David Geffen Buys $30 Million Painting After Selling Home To Jeff Bezos
Credit: Source: CityNews.ca

David Geffen recently sold a Beverly Hills mansion to the Amazon CEO and founder, Jeff Bezos, for a whopping $165 million. Page Six was the first to report on the hefty price tag of the music industry juggernaut's Beverly Hills home.

While it's unclear how much David Geffen really walked away with, one thing is clear: David is interested in spending some of that money on other pieces of art. Bloomberg reported that David Geffen was actually the purchaser of the painting, "The Splash," from David Hockney.

David reportedly paid a whopping $30 million for the painting while at Sotheby's in London. Geffen has actually owned the painting already once in the past but sold it in 1985. The last time it was on the market was when it was sold for $5.4 million.

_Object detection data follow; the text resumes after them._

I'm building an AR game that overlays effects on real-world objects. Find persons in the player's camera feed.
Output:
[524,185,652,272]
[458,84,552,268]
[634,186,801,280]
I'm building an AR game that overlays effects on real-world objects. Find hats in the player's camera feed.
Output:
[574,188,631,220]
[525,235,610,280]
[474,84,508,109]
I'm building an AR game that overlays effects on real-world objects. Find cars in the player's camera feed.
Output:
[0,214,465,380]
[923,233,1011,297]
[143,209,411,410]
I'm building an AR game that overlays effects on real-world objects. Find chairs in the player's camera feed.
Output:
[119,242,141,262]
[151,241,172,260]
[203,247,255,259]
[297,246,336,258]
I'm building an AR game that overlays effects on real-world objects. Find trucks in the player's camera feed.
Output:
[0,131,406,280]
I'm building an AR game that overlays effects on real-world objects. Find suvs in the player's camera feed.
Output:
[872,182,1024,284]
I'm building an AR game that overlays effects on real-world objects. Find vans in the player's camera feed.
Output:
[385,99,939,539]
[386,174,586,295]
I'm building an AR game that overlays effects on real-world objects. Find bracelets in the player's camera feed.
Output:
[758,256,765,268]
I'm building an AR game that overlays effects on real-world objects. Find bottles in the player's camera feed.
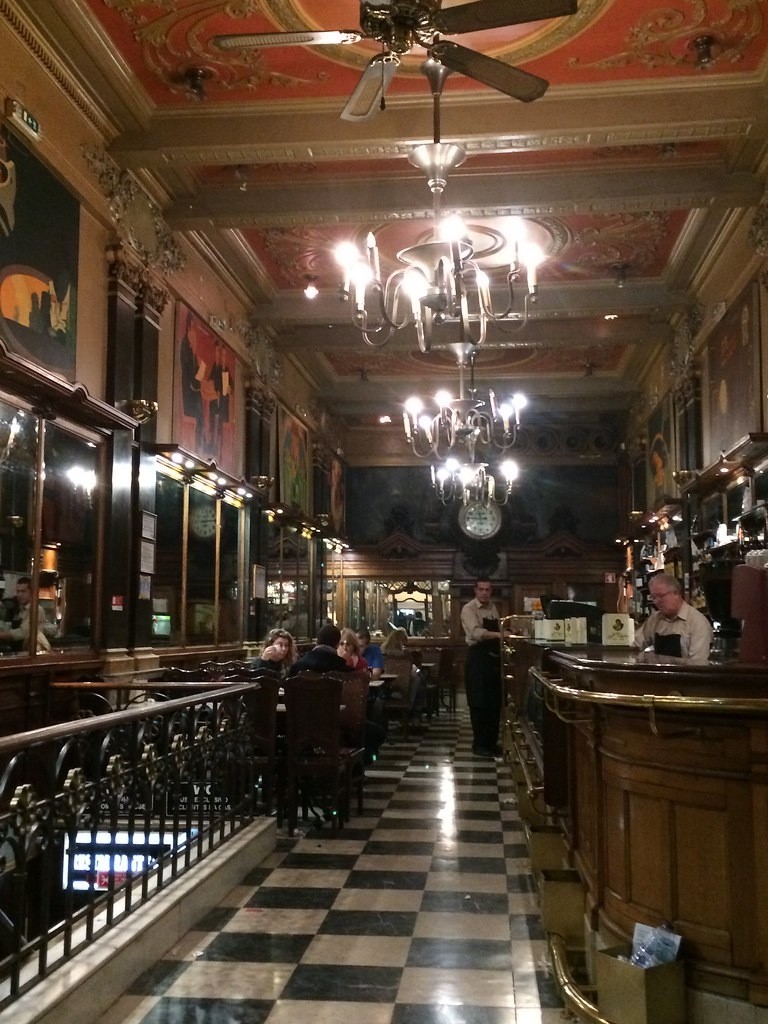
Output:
[631,924,673,969]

The painting features a California swimming pool as well as a diving board along with splashing water protruding out of a pool. Additionally, Geffen's home actually broke records in the city of Los Angeles, making the record for the most expensive residential unit sold in the city.

Reportedly, Geffen dropped $47.5 million on the home back in 1990. If anybody can afford a home for that price tag, it's David Geffen. David founded Asylum Records back in 1971 alongside Eliot Roberts, as well as Geffen Records in 1980.

He later created DGC Records ten years later. DreamWorks SKG was also his creation in 1994. Rather than work 24/7 and continue to collect cash, the music industry juggernaut has contributed significant money as part of his charities as well, including David Geffen School of Medicine at UCLA.

Interestingly, David Geffen actually lied about being a college graduate at the University of California at Los Angeles when he first started his career in the 1960s. David had to confirm he was a college graduate when he started working at William Morris Agency, but never actually went to the school.

After he got in the way of a letter from UCLA to WMA, David altered it so that it appeared as if he attended and also graduated from the school.